Miro Cohen stayed up all night searching for two missing 14-year-olds. The sheep farmer who doubles as security officer for the small West Bank settlement of Tekoa figured Yossi Ishran and Kobi Mendel had just gotten lost as they hiked through the desert. Then, at 5:30 a.m., his walkie-talkie crackled with terrible news: the boys had been found dead. "Were they shot or stabbed?" Cohen asked. The caller hesitated. "It's worse than that," he said. "Come and see, Miro."
In the thin dawn light, Cohen raced to a nearby cave once home to an old hermit. Inside, the sight was indescribable. A rock the size of a computer rested on Kobi's smashed skull. Both bodies were covered with stones. Blood smeared the walls, and the dirt floor was muddy with it. When the searchers rolled the rocks away, they didn't see faces but unrecognizable pulp. "I had only one thought," Cohen says, standing in the cave two days later. "To get my hands on the killers."

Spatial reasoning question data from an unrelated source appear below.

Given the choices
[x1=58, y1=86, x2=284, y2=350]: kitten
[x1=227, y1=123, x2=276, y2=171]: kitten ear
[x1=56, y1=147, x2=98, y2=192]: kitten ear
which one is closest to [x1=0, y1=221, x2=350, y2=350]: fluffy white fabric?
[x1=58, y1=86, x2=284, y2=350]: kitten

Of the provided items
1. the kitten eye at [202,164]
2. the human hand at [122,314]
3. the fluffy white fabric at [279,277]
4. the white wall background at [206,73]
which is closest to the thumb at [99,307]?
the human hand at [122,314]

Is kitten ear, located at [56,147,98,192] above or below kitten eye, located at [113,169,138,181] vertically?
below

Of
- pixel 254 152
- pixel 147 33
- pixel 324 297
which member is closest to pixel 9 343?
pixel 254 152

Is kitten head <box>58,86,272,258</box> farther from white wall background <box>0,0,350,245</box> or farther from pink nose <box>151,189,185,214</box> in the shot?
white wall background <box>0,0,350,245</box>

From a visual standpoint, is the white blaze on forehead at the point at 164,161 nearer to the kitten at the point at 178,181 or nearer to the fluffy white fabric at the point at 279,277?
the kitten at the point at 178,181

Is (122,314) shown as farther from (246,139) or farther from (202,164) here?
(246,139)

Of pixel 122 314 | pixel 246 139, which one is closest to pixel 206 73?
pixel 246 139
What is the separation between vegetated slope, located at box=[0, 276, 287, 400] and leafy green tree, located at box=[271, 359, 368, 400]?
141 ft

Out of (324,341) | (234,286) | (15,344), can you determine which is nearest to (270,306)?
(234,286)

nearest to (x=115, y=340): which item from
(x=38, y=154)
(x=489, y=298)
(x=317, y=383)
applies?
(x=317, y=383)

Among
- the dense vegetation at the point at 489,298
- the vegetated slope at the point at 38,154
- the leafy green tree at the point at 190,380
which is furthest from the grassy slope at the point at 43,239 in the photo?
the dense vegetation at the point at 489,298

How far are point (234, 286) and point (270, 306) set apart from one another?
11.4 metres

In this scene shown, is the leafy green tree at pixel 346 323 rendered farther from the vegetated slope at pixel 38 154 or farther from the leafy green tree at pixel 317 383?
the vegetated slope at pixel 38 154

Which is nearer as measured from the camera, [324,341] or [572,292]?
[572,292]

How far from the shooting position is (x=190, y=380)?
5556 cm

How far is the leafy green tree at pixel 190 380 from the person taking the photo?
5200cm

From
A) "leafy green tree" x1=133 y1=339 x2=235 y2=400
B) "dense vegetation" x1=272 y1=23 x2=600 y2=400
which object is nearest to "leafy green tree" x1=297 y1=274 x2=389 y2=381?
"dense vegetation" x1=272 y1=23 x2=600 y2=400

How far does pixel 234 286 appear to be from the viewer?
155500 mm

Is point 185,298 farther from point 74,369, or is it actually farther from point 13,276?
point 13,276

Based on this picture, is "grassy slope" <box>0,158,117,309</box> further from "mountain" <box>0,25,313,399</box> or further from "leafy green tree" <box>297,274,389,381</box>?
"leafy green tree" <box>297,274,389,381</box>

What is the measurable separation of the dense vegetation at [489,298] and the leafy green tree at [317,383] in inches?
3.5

Tuesday, February 12, 2008
Not faces but an 'unrecognizable pulp'
I came across this 7-year-old Time article this week while reporting along feature on StandWithUs, which will run Thursday, and, man, does this story make me feel sick to my stomach. Kobi Mandel and Yosef Ishran were but two of the more than 1,000 Israelis -- and almost 5,000 Palestinians -- killed during the Second Intifada, but they died in such a brutal, carnal manner.